Fig. 4. Kinetics of PvApiAT8-mediated uptake of [3H] L-arginine and amino acid selectivity of PvApiAT8. (A) The uptake rates of [3H] L-arginine by control (water-injected) or PvApiAT8-expressing oocytes were measured for 1 h at varying concentrations (mean ± S.E.; n= 6–8). The inset shows a Lineweaver-Burk analysis of the concentration-dependent uptake of [3H] L-arginine. “υ” representing velocity and “S” representing the concentration of L-arginine. (B) Uptake assays with [3H] L-arginine were performed in the presence of various amino acids. Statistical analysis compared [3H] L-arginine uptake in PvApiAT8-expressing oocytes to both control (CTL) and cationic amino acids, as well as comparisons among the cationic amino acids. Significant differences are denoted by one asterisk (p < 0.05), two asterisks (p < 0.01), or three asterisks (p < 0.001).

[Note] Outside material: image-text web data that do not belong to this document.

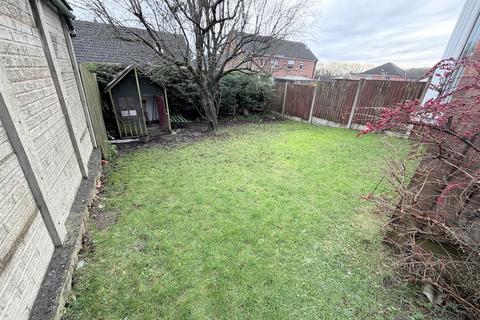 Studio to rent, LARCHDALE CLOSE, BROADMEADOWS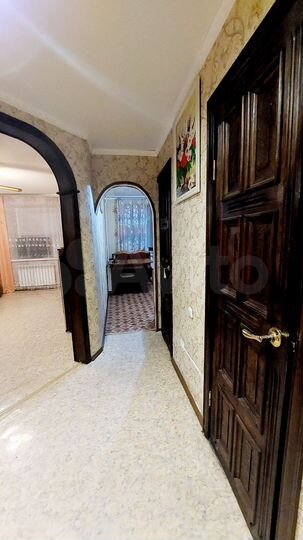 2-к. квартира, 47 м², 1/5 эт.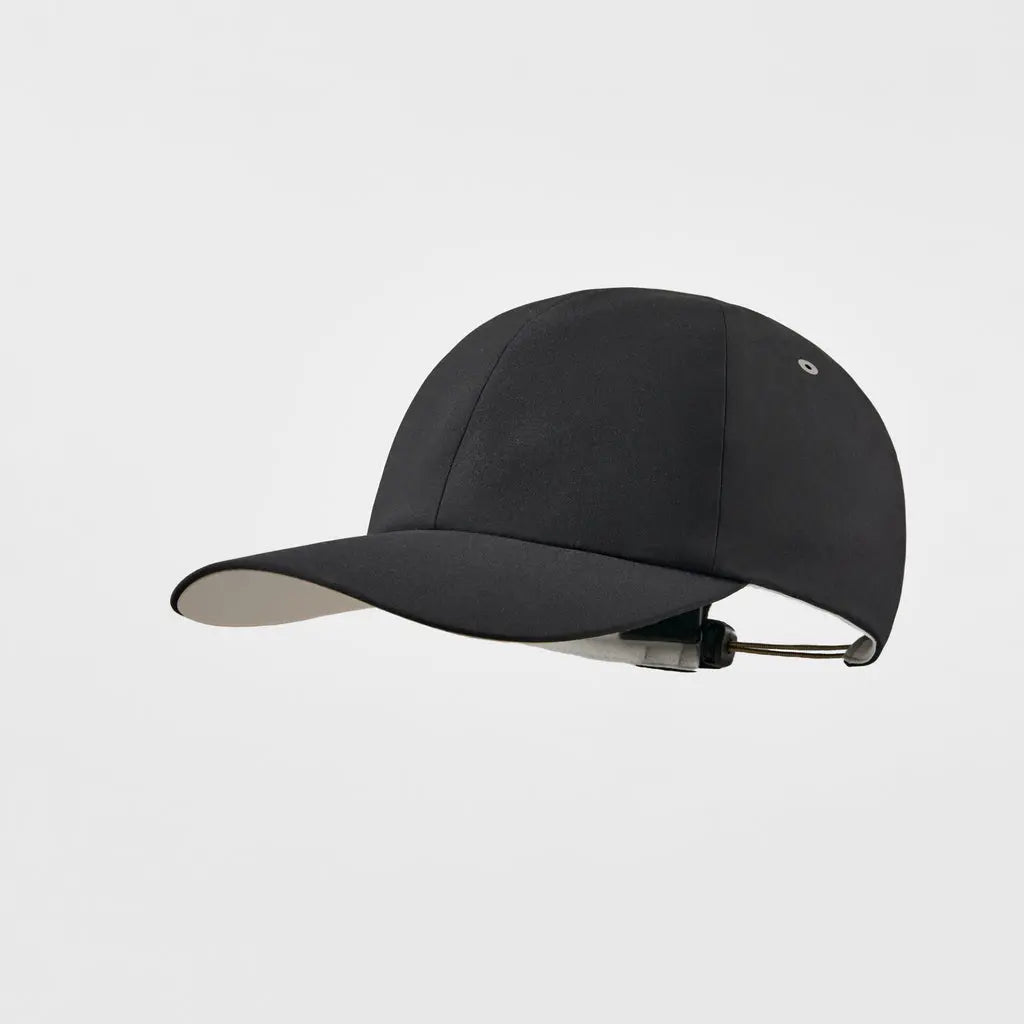 Blank Seamless Outdoor Running Cap (RecycledPolyester&PFC-Free)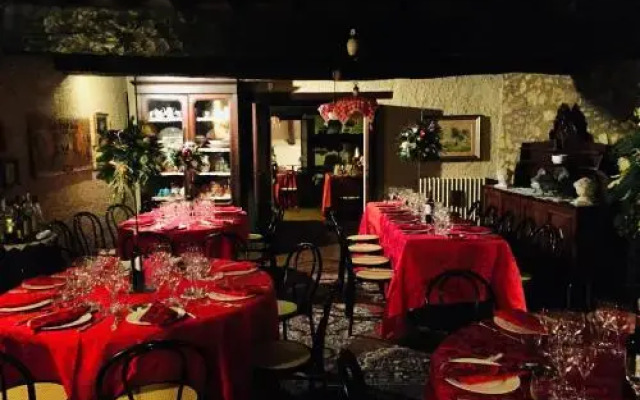 Antico Casale Le Torri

Fig. 5. The binding mode of cationic amino acids in PvApiAT8. (A) The transmembrane region of PvApiAT8, shown as a surface representation, highlighting the N-terminal domain (NTD, light blue) and C-terminal domain (CTD, yellow), excluding the long loop spanning region (amino acids 250–354). The gray areas represent non-transmembrane regions. ECD refers to the extracellular domain, and ICD to the intracellular domain. (B) The surface view of the electric potential of PvApiAT8, with dash-dot lines circle indicating a negatively charged region that may bind cationic amino acids from the extracellular side. (C) The internal view of the electric potential of PvApiAT8, where the dash-dot lines circle show a cationic amino acid binding pocket with a strongly negatively charged region. The lower area also shows a negatively charged, channel-like structure. (D) The binding mode of L-arginine with PvApiAT8 is represented in a 3D model, and (E) in a 2D view. (F) The binding mode of L-lysine with PvApiAT8 is represented in a 3D model, and (G) in a 2D view. (H) The binding mode of L-histidine with PvApiAT8 is represented in a 3D model, and (I) in a 2D view.